Eles finalmente saíram e pude acalmar essa princesinha. Ela possui poucos cabelos e não pesa nem dois quilos, mas é a coisa mais linda que já vi na vida. 

— Papai está aí fora e logo te dará o carinho, atenção e amor que você merece. — suas mãozinhas se agitaram e agarrei uma que fechou em torno do meu dedo — Que aperto forte, princesa!

— Oi… — uma senhora junto ao pai entraram no berçário — essa é minha netinha?

— Sim, apresento a vocês, Alicia. — entreguei a ela que começou a chorar — Minhas mais sinceras condolências a vocês e a toda família, fiz o que pude…

— Sabemos que sim, e sou grata por isso, doutora. — o pai veio apertar minha mão.

Com calma expliquei como será a liberação da Alicia e que por hora ficará aqui, pois nasceu prematura e acrescentei que o acompanhamento médico é necessário. Mesmo sendo bem saudável, precisará de banho de luz e de medicações para ganhar peso. 
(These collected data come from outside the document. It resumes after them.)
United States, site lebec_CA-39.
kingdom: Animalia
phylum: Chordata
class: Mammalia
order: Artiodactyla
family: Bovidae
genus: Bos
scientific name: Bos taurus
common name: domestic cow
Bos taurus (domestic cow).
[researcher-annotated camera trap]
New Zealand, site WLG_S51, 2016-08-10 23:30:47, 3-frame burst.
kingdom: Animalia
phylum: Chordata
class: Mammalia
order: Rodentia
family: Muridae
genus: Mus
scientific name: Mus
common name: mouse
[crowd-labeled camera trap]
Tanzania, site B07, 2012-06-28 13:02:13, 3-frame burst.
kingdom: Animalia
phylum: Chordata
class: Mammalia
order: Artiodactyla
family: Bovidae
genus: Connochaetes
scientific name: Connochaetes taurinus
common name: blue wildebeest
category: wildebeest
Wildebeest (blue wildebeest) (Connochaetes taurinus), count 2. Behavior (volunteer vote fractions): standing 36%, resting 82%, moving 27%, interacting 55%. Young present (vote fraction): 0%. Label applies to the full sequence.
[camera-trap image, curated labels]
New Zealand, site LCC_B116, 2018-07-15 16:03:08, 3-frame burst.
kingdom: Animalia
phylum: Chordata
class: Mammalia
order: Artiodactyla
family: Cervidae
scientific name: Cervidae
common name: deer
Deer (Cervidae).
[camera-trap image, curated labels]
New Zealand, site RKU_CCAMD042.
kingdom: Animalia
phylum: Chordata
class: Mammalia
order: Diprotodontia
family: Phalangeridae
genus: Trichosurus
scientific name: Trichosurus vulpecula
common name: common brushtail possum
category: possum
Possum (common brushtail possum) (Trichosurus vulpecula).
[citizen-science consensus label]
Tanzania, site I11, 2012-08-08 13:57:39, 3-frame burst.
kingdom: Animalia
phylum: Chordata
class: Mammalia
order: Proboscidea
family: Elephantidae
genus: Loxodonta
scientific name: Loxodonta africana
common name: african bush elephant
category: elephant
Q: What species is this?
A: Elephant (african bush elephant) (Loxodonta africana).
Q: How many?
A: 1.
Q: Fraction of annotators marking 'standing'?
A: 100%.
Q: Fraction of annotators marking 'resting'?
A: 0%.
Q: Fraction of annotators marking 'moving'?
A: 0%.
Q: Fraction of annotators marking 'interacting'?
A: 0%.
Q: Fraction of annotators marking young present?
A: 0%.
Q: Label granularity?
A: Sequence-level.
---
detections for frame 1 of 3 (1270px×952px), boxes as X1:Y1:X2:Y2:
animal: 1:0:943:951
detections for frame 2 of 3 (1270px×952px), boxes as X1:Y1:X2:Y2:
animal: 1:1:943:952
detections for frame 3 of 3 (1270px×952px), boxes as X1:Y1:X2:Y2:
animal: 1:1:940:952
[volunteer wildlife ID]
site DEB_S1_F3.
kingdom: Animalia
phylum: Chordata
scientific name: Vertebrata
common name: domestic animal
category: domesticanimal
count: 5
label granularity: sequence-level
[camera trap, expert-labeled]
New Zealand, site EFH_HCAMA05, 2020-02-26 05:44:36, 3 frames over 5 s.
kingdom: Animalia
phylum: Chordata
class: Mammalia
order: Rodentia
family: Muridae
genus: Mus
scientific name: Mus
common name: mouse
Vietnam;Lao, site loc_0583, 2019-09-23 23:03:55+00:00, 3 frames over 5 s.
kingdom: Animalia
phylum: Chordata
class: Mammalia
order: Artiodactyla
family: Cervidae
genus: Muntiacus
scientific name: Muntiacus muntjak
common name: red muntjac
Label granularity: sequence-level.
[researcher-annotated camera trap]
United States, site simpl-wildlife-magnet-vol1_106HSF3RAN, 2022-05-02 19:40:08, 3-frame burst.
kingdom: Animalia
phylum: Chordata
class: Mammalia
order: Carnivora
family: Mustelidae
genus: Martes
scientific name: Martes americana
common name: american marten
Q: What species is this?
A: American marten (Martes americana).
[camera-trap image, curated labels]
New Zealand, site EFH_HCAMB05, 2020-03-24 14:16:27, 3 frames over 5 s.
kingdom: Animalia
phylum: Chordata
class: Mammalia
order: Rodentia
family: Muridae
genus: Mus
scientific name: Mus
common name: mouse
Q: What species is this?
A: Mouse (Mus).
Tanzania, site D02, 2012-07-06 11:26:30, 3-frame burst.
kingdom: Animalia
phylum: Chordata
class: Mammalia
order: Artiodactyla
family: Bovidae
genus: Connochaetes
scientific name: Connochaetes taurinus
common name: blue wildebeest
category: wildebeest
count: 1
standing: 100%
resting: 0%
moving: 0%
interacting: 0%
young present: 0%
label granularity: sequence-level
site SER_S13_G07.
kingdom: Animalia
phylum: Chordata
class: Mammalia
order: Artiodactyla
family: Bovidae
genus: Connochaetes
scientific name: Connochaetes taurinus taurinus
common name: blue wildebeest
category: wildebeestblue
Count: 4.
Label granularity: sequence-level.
Perguntaram quanto tempo, informei que no mínimo um mês e meio. Passei quase uma hora com eles e expliquei que por hora não tem direito a um acompanhante, mas que podem visitá-la duas vezes ao dia, no horário habitual e às dezenove podendo ficar até as vinte uma. 

Após tudo esclarecido ficamos admirando a pequena até eles irem embora, Ninho me ligou dizendo que deixou minha comida no meu consultório e disse que devo descansar um pouco que mais tarde vai me ver. 

A enfermeira veio fazer suas verificações e aproveitei para ir me alimentar.